1st Sol. That white house by the orchard, in the door —do you see nothing?
2nd Sol. Yes, a figure, certainly;—yes, now it moves. I had thought those houses were deserted,—it is time they were I think, for all the protection we can give them. How long shall we maintain this post, think you, with such a handful?
1st Sol. Till the preparations below are complete, I trust so at least, for we have watchers in these woods, no doubt, who would speedily report our absence.
2nd Sol. Well, if we all see yonder sun go down, 'tis more than I count on.
1st Sol. A chance if we do—a chance if we do. Will the hour come when this infant nation shall forget her bloody baptism?—the holy name of truth and freedom, that with our hearts' blood we seal upon her in these days of fear?
2nd Sol.
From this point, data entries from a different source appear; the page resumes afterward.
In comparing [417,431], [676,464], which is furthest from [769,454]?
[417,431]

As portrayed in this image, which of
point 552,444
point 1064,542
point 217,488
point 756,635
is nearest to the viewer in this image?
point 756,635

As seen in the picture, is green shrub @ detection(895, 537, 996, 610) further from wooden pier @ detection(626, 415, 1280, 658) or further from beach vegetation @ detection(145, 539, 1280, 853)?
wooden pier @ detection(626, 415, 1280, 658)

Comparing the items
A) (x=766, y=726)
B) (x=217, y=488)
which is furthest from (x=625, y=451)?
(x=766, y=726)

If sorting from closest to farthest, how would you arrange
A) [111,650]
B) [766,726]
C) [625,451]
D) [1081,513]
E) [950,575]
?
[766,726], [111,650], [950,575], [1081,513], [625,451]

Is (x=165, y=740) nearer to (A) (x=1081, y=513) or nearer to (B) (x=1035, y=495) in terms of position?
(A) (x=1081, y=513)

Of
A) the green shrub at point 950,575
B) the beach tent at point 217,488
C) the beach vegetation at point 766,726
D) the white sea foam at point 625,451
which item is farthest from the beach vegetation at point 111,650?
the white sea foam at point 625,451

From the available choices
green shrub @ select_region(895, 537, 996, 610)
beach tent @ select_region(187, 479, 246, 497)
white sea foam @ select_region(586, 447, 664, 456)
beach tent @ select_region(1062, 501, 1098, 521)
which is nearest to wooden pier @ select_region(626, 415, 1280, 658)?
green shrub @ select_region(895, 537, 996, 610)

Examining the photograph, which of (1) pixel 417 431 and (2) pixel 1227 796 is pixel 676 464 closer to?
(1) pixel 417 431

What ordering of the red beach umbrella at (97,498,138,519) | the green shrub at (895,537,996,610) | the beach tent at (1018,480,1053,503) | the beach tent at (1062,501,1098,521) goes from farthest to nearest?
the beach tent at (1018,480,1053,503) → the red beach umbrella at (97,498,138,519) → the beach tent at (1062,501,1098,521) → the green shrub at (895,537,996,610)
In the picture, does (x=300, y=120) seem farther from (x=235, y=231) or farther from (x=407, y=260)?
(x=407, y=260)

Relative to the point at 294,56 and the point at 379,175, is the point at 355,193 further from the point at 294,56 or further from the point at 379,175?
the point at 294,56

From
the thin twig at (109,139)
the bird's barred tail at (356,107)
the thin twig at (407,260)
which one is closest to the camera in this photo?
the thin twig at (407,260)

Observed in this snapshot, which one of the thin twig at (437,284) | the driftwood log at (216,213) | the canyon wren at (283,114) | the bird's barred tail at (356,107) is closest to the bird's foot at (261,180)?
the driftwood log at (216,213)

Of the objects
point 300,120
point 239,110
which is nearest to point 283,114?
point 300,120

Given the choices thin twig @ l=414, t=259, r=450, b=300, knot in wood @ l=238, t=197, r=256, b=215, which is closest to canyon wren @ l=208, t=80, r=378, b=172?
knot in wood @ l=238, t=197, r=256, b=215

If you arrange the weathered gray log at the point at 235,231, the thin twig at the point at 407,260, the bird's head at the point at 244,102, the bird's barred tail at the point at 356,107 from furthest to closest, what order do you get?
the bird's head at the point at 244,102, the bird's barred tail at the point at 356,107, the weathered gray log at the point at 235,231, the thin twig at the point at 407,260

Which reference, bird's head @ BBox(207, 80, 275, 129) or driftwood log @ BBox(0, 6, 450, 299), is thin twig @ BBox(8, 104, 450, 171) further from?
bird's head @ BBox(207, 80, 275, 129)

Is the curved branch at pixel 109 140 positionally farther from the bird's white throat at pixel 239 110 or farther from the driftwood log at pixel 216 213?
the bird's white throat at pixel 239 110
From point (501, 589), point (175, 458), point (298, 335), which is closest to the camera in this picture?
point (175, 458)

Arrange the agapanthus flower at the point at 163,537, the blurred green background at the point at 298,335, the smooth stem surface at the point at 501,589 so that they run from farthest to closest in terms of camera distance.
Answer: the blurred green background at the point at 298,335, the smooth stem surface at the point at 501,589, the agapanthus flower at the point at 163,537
Ay, that hour may come.
1st Sol. Then, with tears, and blood if need be, shall she learn it anew; and not in vain shall the bones of the martyrs moulder in her peopled vales. For human nature, in her loftiest mood, was this beautiful land of old built, and for ages hid. Here—her cradle-dreams behind her flung; here, on the height of ages past, her solemn eye down their long vistas turned, in a new and nobler life she shall arise here. Ah, who knows but that the book of History may show us at last on its long-marred page—Man himself,—no longer the partial and deformed developments of his nature, which each successive age hath left as if in mockery of its ideal,—but, man himself, the creature of thought,—the high, calm, majestic being, that of old stood unshrinking beneath his Maker's gaze. Even, as first he woke amid the gardens of the East, in this far western clime at last he shall smile again,—a perfect thing.
2nd Sol. In your earnestness, you do not mark these strange sounds, Edward. Listen. (He grasps his sword.)
(A Soldier rushes down the path.)
3d Sol. We are surrounded! Fly. The Indians are upon us. Fly.